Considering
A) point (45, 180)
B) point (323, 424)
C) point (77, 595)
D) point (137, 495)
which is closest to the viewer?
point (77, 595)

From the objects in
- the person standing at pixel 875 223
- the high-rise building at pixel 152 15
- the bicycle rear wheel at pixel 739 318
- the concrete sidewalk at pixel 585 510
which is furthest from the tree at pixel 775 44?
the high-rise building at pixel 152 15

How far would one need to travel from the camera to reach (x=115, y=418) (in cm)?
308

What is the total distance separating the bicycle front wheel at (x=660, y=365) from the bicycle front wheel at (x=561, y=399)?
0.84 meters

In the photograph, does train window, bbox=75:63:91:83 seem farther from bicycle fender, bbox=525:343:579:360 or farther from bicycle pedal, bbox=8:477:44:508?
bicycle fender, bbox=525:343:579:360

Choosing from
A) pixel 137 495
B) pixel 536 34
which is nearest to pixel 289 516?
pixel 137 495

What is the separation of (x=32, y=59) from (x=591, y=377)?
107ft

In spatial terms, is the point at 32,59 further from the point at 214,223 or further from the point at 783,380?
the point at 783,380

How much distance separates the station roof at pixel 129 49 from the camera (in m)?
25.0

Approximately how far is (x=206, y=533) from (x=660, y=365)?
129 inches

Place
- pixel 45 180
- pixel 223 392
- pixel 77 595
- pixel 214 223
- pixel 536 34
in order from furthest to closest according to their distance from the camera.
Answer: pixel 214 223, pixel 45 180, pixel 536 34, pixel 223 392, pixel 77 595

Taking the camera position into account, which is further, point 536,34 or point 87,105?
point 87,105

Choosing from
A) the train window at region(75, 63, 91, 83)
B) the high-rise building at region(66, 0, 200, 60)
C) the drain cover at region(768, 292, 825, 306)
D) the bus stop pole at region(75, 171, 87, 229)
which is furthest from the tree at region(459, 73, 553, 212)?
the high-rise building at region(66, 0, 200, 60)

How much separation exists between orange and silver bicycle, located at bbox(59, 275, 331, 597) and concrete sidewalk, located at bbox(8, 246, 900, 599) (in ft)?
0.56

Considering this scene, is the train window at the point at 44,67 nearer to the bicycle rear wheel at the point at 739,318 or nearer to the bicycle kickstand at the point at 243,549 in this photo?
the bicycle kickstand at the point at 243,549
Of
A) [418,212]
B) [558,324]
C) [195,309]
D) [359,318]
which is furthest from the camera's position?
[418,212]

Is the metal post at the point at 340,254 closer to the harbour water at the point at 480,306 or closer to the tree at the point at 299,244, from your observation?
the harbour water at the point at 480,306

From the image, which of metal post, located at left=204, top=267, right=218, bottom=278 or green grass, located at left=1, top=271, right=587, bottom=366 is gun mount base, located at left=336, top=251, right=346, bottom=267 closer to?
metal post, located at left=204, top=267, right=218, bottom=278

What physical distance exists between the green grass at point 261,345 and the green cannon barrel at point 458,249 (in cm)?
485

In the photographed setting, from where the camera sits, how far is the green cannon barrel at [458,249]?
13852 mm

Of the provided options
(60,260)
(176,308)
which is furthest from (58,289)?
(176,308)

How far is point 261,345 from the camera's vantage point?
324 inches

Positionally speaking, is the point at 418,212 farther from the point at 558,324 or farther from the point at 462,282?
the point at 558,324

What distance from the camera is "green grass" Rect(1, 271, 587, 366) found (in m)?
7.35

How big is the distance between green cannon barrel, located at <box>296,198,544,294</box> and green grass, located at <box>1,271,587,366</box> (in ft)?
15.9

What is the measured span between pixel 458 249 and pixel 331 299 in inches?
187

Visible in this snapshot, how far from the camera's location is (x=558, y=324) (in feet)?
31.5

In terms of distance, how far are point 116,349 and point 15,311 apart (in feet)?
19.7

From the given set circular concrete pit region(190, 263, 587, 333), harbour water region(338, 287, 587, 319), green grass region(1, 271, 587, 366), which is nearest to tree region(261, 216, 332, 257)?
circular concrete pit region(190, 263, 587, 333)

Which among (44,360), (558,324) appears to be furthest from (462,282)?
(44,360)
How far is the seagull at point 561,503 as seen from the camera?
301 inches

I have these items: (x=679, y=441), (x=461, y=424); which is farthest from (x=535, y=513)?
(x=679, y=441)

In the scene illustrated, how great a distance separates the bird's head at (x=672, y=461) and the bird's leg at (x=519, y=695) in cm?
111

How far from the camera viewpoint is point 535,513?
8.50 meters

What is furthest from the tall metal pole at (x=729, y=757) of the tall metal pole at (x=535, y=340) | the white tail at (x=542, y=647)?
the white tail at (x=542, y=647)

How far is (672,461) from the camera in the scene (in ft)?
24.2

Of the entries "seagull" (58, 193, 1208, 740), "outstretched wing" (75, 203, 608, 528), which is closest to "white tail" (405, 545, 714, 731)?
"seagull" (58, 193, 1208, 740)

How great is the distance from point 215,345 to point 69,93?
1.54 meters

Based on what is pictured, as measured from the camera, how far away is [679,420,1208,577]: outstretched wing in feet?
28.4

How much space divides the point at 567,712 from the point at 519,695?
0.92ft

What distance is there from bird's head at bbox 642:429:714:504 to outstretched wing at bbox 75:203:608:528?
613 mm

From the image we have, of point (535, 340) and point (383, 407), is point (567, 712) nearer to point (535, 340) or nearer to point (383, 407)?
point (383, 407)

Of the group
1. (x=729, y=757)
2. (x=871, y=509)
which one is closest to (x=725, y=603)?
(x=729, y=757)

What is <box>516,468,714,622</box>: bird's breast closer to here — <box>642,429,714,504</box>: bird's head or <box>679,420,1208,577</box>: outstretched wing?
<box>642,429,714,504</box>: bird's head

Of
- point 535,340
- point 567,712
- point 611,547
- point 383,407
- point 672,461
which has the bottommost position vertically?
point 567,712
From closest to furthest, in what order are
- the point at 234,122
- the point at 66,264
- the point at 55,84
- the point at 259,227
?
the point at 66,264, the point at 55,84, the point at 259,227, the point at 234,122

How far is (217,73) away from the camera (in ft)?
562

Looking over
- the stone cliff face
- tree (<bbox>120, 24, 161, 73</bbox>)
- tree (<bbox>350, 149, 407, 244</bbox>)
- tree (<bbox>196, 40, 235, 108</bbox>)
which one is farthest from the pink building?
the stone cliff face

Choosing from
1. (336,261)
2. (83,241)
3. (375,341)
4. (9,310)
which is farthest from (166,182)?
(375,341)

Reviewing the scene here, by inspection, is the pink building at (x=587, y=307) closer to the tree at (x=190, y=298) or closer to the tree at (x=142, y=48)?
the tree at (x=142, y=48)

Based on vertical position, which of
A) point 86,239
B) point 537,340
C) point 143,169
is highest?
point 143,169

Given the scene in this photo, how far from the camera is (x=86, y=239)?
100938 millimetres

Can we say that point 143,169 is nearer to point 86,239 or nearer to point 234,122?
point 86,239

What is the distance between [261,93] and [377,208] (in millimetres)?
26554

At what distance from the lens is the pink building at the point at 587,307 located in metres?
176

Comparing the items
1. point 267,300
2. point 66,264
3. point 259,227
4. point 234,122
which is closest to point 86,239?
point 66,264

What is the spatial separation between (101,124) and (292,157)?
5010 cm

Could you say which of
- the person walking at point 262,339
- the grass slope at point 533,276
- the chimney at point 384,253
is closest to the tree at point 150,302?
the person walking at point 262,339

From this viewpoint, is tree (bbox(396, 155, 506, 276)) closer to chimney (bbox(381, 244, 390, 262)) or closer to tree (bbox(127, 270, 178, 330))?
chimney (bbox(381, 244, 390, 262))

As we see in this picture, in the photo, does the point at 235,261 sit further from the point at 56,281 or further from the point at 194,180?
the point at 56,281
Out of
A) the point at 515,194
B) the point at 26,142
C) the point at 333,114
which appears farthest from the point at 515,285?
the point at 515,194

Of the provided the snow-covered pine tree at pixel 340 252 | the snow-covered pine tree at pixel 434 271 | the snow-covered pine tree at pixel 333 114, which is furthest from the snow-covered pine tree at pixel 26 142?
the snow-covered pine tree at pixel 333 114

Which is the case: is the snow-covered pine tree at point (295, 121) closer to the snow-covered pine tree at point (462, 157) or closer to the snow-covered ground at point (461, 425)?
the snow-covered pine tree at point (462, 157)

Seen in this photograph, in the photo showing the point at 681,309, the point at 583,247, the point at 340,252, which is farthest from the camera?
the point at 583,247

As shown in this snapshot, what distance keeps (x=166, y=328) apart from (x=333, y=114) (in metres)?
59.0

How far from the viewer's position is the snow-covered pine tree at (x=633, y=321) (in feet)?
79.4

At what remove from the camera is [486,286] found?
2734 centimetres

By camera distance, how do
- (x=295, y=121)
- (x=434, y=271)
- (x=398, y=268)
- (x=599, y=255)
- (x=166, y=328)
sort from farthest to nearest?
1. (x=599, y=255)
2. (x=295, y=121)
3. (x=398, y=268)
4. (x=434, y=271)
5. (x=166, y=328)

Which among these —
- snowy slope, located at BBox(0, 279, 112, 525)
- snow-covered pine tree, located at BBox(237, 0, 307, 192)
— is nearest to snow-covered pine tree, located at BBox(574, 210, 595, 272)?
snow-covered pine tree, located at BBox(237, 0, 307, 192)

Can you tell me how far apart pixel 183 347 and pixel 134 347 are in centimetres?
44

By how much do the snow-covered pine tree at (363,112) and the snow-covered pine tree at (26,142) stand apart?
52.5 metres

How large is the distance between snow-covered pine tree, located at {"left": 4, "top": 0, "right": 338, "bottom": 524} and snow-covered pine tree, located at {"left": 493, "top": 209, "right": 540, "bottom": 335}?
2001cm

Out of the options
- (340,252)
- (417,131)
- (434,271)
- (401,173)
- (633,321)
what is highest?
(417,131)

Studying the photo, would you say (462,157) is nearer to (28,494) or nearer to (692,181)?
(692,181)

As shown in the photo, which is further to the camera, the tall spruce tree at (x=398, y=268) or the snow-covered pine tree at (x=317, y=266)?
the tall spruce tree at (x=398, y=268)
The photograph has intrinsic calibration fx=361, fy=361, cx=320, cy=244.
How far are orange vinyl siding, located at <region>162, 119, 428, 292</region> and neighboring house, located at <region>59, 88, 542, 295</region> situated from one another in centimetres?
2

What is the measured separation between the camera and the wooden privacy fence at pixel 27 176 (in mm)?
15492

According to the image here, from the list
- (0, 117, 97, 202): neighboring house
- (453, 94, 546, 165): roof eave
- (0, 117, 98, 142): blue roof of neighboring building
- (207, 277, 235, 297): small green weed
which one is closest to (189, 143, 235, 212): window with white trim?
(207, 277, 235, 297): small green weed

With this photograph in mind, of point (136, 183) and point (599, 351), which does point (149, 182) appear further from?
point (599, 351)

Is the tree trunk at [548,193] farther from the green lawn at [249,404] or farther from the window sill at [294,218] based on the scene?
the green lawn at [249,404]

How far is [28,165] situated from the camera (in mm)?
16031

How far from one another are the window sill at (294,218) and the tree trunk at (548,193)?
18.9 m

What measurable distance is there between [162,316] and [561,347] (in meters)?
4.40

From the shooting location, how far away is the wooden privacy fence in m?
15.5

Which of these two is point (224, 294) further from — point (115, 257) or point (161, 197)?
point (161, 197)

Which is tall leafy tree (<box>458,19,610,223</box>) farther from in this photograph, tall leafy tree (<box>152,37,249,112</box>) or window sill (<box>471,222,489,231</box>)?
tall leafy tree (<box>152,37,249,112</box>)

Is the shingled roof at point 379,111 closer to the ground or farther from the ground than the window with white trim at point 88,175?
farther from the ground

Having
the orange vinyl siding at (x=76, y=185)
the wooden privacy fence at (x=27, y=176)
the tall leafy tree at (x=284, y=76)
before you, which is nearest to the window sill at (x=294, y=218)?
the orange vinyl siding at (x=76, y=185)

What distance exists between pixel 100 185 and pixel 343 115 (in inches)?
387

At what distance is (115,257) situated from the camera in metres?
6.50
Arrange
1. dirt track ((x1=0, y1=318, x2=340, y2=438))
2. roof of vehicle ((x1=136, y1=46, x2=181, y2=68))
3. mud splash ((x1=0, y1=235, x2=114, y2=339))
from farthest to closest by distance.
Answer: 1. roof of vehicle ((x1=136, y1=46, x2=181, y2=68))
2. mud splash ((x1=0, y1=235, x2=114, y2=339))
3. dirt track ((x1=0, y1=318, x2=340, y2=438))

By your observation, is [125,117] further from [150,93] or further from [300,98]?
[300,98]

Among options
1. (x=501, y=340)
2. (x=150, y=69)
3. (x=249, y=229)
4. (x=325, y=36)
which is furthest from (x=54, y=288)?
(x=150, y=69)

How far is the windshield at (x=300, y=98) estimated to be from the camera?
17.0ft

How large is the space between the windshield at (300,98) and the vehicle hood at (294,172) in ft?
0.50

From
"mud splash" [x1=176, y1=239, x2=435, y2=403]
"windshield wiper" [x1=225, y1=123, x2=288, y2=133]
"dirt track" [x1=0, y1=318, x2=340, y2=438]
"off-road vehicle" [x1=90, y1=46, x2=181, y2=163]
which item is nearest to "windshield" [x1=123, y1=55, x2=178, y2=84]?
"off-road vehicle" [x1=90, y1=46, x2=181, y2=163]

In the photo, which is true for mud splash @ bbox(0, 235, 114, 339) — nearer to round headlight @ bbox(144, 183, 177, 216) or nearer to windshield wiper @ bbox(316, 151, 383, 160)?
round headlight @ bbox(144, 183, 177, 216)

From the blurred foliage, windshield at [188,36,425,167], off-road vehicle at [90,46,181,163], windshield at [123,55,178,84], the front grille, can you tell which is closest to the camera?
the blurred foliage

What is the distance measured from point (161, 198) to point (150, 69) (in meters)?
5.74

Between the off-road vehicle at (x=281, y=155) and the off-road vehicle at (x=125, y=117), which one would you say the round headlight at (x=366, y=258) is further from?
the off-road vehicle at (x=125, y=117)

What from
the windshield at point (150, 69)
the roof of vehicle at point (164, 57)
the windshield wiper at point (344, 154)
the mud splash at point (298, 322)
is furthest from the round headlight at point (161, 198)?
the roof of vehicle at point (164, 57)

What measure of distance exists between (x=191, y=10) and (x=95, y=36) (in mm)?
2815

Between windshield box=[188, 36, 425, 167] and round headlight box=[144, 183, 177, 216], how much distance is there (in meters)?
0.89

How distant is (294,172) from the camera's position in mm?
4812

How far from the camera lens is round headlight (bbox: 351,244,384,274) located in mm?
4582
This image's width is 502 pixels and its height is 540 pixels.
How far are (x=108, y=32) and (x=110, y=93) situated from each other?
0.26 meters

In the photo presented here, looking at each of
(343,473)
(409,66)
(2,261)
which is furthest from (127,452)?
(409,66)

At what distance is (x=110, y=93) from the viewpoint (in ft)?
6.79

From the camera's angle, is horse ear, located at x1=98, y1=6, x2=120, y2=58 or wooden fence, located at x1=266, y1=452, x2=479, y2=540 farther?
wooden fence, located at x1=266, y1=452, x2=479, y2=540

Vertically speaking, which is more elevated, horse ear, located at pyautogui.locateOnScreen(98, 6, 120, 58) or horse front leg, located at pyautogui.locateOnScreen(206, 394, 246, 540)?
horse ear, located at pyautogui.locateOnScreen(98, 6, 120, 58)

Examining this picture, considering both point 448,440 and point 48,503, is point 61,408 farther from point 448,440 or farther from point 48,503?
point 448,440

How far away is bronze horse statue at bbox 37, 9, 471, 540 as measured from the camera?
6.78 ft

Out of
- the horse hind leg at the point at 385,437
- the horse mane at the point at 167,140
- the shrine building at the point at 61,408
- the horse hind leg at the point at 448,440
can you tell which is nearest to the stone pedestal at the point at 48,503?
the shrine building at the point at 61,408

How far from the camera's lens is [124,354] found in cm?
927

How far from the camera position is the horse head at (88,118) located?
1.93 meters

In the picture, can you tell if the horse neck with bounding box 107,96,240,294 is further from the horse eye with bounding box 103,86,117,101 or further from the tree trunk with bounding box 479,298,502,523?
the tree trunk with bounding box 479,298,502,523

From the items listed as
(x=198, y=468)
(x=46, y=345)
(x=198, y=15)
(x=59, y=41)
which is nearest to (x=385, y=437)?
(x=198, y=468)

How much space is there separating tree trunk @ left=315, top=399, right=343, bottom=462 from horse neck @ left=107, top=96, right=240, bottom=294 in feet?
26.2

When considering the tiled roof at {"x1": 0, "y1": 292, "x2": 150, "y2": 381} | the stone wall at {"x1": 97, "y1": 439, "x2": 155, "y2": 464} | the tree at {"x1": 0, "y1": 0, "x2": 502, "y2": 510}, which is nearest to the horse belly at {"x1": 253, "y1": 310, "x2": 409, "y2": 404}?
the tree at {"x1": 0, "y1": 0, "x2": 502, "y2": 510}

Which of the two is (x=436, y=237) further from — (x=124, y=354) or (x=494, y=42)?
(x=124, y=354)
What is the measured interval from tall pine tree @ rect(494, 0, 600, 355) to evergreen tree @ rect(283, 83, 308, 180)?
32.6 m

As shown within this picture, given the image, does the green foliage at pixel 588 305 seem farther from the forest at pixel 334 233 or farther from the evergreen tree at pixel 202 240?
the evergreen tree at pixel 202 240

***

-- Short task --
Write out exactly the lines starting with the one that holds "How far from the camera's lens" and running through the last line above.

-- Solved exercise --
How far from the camera's lens is [124,354] found in cm?
927

How far from the camera position is the horse head at (88,118) located?
1.93 meters

In the picture, can you tell if the horse neck with bounding box 107,96,240,294 is further from the horse eye with bounding box 103,86,117,101 or further from the tree trunk with bounding box 479,298,502,523?
the tree trunk with bounding box 479,298,502,523

From the items listed as
(x=198, y=468)
(x=46, y=345)
(x=198, y=15)
(x=59, y=41)
which is nearest to (x=385, y=437)?
(x=198, y=468)

How much space is there separating tree trunk @ left=315, top=399, right=343, bottom=462 from horse neck @ left=107, top=96, right=240, bottom=294 in feet?
26.2

When considering the tiled roof at {"x1": 0, "y1": 292, "x2": 150, "y2": 381} | the stone wall at {"x1": 97, "y1": 439, "x2": 155, "y2": 464} | the tree at {"x1": 0, "y1": 0, "x2": 502, "y2": 510}, which is nearest to the horse belly at {"x1": 253, "y1": 310, "x2": 409, "y2": 404}?
the tree at {"x1": 0, "y1": 0, "x2": 502, "y2": 510}

Which of the two is (x=436, y=237) further from — (x=124, y=354) or (x=494, y=42)?
(x=124, y=354)
What is the measured interval from tall pine tree @ rect(494, 0, 600, 355) to evergreen tree @ rect(283, 83, 308, 180)?
32.6 m

As shown within this picture, given the image, does the green foliage at pixel 588 305 seem farther from the forest at pixel 334 233 or farther from the evergreen tree at pixel 202 240?
the evergreen tree at pixel 202 240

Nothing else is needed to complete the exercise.